— Begin Supplied passage —

A Bit Too Much Modification? I cant believe someone has bid on this

~I wish I had an extra 12 G's lying around
I thought it would be cool to put the GSX drive train on a '99 Eclipse convertible. Since you cant get a GSX conv.


----------



## 4Play (Oct 16, 2002)

That must be an H22 motor. My boys is putting one of those motor in his prelude. 

Sorry no picture...The car is down because of tranny problems. 

Boost_boy is working on a stronger tranny for my car. The Sr20 FWD tranny is a total different tranny compair to other nissan tranny. So its a bit harder to play with.


----------



## HKS20DET (Nov 8, 2002)

speaking of honda motors. does anyone know how much hp the h23a can take. the reason i ask is because my friend is building his for turbo and i was just curious. i think he got the turbo through fmax. rebuilt motor with 9:1 cr, metal head gasket, all the goodies....


----------



## Guest (May 8, 2003)

Yep, that's the H22 alright, I love the JDM "red" valve cover. Anyway, good luck with the new tranny man, boost boy seems to be a very reputable dude.


----------



## 4Play (Oct 16, 2002)

Yep boost_boy is the man. 

Do you have that motor in your accord....Your best time with that motor was 15.63?

What is the weight on the 93 accored? 
What is the weight on second gen preude?

Tell me a little about that motor please...like horse power and torque..What ever else you might know..thank you


----------



## Guest (May 9, 2003)

— End Supplied passage —
— Begin Supplied information —

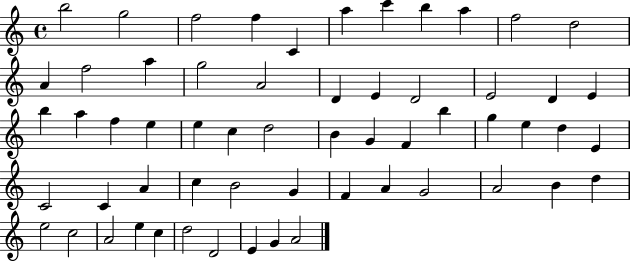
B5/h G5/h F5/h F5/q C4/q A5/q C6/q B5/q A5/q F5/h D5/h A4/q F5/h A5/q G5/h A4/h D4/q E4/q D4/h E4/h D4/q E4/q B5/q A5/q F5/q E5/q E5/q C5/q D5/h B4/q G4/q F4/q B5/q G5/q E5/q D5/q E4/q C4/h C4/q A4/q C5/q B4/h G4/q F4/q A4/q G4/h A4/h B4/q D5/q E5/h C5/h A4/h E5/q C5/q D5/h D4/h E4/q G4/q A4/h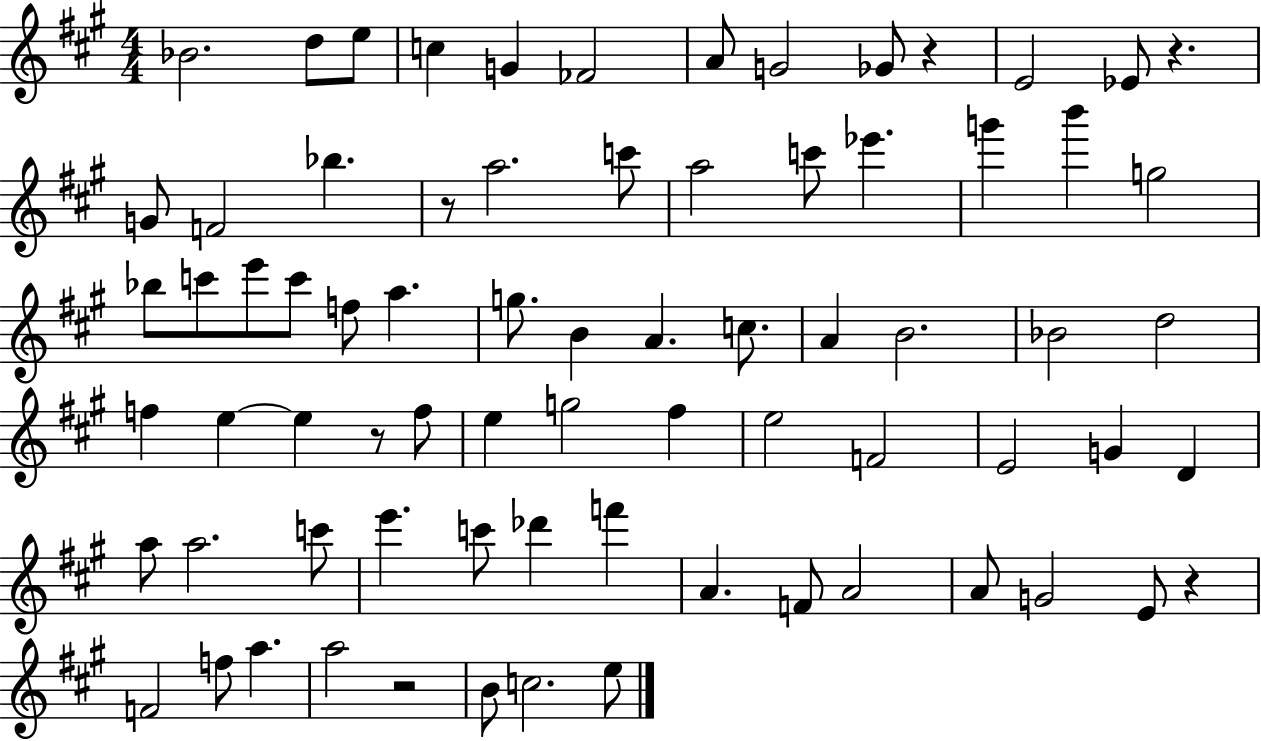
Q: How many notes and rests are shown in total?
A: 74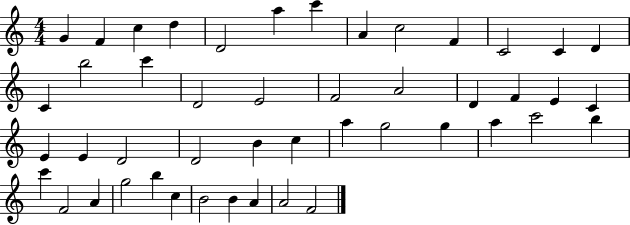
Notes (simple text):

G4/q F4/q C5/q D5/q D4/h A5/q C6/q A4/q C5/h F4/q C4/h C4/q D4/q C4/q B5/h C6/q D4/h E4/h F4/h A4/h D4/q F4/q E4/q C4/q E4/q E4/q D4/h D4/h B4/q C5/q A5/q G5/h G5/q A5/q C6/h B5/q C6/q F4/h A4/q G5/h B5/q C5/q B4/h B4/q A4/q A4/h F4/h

— End Supplied information —
— Begin Supplied information —

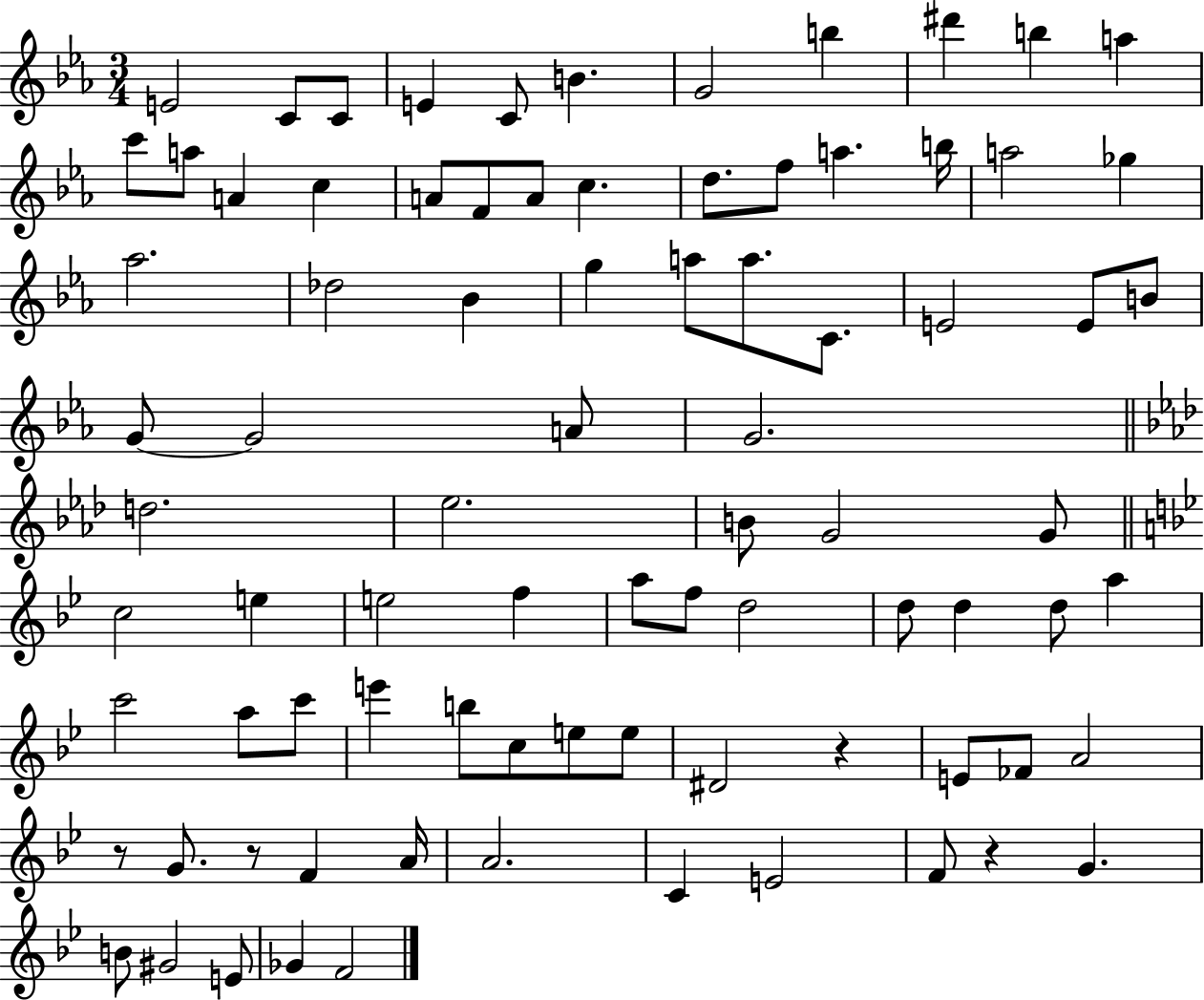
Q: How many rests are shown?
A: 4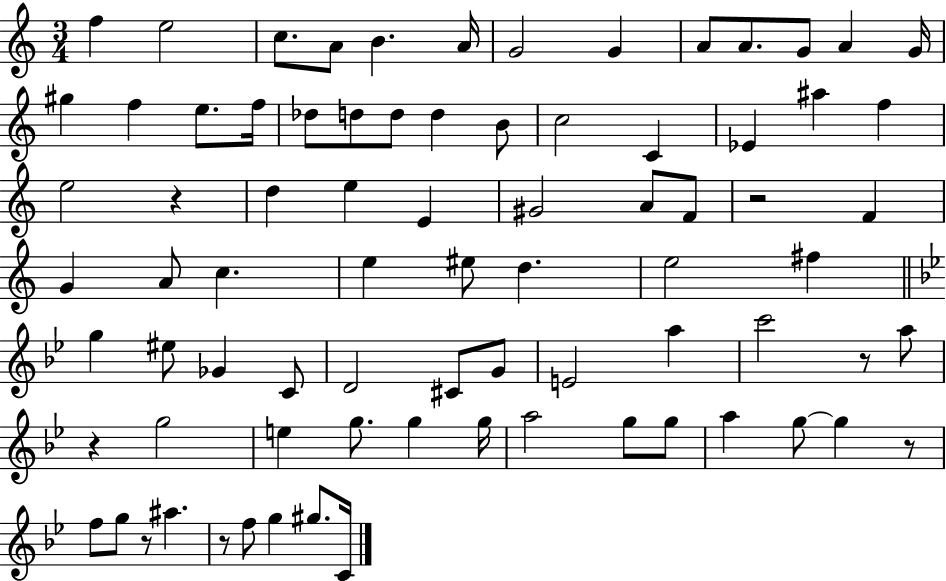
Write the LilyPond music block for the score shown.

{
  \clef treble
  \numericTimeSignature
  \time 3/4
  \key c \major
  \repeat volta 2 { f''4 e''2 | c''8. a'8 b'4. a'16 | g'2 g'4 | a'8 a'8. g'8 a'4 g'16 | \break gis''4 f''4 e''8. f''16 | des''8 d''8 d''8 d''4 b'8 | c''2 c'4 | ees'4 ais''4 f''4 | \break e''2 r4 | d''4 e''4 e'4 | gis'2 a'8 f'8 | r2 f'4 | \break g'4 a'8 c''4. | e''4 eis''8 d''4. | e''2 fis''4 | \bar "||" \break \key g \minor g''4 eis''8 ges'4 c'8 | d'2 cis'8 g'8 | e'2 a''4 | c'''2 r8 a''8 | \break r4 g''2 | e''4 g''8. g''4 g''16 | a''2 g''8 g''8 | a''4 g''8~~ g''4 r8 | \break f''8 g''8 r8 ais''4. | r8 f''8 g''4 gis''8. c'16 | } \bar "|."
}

— End Supplied information —
— Begin Supplied information —

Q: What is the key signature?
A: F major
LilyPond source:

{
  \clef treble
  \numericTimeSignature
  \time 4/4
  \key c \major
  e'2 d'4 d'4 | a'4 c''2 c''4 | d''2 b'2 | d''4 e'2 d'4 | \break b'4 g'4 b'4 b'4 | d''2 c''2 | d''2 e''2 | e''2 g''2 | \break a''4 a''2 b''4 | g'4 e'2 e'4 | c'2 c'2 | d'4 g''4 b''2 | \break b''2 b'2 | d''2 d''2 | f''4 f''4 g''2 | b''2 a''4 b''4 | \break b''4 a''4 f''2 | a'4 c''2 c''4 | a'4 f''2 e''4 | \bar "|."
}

— End Supplied information —

* Work required
In the car forum thread, what compression ratio is given for the rebuilt motor being built for a turbo?

* Full response
9:1